● Trecho fornecido:
======

Alguns exemplos: “Charlotte Brontë enviou versos a Southey,
pedindo-lhe opinião sobre eles. Southey aconselha a futura autora de Jane Eyre
a fazer doces e bolinhos”. “Balzac não valia George Sand como romancista e
estava abaixo de Bernard como contista.” Sotero dos Reis, que não era tolo,
comparou desproporcionalmente a La Rochefoucauld o nosso medíocre Marquês de
Maricá. “Sílvio Romero subtraiu valor à obra de Machado de Assis, o maior
escritor brasileiro de seu tempo, para dá-la a seu mestre Tobias Barreto.” É
bom lembrar que este último passou em branco pela literatura, produzindo muito,
porém só mediocridades indignas de nota.

======

● Instruções da tarefa:
Copie o trecho fornecido acima, sobre juízos críticos equivocados a respeito de escritores, na íntegra e sem alterar palavras nem pontuação.

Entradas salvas
======

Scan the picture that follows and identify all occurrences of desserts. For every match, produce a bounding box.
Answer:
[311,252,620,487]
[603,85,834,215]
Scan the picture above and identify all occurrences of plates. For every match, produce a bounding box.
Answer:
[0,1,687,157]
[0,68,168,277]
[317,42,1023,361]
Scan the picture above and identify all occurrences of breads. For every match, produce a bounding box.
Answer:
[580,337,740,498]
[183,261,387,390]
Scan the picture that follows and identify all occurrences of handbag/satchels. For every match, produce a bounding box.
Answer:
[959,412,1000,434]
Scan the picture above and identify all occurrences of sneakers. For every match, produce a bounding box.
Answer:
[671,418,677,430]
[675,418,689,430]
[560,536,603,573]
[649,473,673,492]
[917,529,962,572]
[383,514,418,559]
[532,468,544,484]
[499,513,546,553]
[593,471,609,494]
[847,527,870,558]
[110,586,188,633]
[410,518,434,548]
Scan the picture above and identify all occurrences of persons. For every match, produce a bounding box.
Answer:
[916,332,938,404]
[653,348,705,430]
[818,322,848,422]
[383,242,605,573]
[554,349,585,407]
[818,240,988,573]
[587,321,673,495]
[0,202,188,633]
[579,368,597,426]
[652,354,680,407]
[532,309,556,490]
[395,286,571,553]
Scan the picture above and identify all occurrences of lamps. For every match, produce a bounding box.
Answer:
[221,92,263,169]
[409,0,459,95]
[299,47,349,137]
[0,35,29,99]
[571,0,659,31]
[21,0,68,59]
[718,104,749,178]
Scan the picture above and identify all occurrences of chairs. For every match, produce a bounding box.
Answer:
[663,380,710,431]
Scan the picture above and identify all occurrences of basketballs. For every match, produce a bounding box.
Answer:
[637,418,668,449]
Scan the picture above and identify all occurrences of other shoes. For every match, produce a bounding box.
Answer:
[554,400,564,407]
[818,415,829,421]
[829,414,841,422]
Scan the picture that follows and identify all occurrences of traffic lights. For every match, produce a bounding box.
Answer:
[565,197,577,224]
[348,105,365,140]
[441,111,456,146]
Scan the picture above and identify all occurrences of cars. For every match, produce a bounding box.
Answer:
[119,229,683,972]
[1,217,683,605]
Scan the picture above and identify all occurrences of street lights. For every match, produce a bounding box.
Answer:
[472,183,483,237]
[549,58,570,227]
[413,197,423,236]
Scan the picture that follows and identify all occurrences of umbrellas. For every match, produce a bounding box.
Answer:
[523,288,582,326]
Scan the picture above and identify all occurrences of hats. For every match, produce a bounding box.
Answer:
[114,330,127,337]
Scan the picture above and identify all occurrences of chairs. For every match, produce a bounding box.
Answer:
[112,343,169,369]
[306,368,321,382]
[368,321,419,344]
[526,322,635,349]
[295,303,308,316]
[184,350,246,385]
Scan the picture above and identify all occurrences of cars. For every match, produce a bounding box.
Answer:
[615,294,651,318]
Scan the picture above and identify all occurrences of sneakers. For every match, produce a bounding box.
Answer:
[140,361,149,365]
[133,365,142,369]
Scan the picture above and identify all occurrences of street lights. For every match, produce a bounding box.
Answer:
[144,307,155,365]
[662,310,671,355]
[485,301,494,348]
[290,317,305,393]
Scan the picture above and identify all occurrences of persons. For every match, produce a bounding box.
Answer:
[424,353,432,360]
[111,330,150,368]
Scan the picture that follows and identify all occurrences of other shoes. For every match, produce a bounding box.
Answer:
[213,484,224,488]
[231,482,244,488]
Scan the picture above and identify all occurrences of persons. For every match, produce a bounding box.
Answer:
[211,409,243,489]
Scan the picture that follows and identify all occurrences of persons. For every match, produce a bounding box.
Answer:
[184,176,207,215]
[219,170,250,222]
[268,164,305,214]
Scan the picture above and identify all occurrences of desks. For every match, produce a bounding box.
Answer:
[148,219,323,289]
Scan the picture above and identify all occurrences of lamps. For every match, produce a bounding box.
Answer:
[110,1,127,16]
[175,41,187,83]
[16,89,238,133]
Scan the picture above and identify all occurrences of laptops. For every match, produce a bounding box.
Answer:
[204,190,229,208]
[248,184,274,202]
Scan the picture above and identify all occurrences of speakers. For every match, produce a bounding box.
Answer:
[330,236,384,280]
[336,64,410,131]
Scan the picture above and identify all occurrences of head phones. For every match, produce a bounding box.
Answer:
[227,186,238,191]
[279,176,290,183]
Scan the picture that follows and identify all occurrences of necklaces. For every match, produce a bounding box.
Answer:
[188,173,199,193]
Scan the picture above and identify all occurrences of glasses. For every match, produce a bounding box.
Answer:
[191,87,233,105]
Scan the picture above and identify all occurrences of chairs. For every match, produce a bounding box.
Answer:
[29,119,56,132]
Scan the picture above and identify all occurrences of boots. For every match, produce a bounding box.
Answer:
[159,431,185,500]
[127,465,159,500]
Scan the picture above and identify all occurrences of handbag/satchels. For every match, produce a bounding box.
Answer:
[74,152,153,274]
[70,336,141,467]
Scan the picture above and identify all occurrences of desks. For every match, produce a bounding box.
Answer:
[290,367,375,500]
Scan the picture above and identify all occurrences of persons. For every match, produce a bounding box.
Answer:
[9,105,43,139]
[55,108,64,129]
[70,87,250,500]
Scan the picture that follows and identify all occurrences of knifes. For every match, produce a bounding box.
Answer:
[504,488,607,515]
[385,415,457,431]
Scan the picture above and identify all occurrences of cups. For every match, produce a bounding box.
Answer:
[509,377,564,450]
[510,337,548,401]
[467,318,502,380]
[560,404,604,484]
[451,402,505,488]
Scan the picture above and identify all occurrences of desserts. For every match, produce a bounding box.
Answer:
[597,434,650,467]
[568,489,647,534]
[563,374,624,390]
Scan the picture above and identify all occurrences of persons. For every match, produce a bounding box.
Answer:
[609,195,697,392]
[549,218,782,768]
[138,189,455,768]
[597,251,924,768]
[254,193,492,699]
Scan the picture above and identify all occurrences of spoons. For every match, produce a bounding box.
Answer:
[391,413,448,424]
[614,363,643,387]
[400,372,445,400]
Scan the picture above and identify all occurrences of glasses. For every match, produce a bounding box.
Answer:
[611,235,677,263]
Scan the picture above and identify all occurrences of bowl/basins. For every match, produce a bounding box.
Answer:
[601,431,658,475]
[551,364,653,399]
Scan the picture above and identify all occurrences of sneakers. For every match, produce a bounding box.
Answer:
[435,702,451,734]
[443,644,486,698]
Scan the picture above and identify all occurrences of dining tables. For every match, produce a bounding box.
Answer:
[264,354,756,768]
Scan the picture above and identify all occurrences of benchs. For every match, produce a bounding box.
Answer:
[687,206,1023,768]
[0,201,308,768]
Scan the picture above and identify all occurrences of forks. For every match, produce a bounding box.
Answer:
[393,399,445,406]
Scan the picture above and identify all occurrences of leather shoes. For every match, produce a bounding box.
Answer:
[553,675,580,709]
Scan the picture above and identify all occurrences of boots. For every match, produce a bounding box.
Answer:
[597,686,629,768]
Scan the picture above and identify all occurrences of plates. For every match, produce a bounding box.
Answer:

======

● Solução do exercício:
Alguns exemplos: “Charlotte Brontë enviou versos a Southey,
pedindo-lhe opinião sobre eles. Southey aconselha a futura autora de Jane Eyre
a fazer doces e bolinhos”. “Balzac não valia George Sand como romancista e
estava abaixo de Bernard como contista.” Sotero dos Reis, que não era tolo,
comparou desproporcionalmente a La Rochefoucauld o nosso medíocre Marquês de
Maricá. “Sílvio Romero subtraiu valor à obra de Machado de Assis, o maior
escritor brasileiro de seu tempo, para dá-la a seu mestre Tobias Barreto.” É
bom lembrar que este último passou em branco pela literatura, produzindo muito,
porém só mediocridades indignas de nota.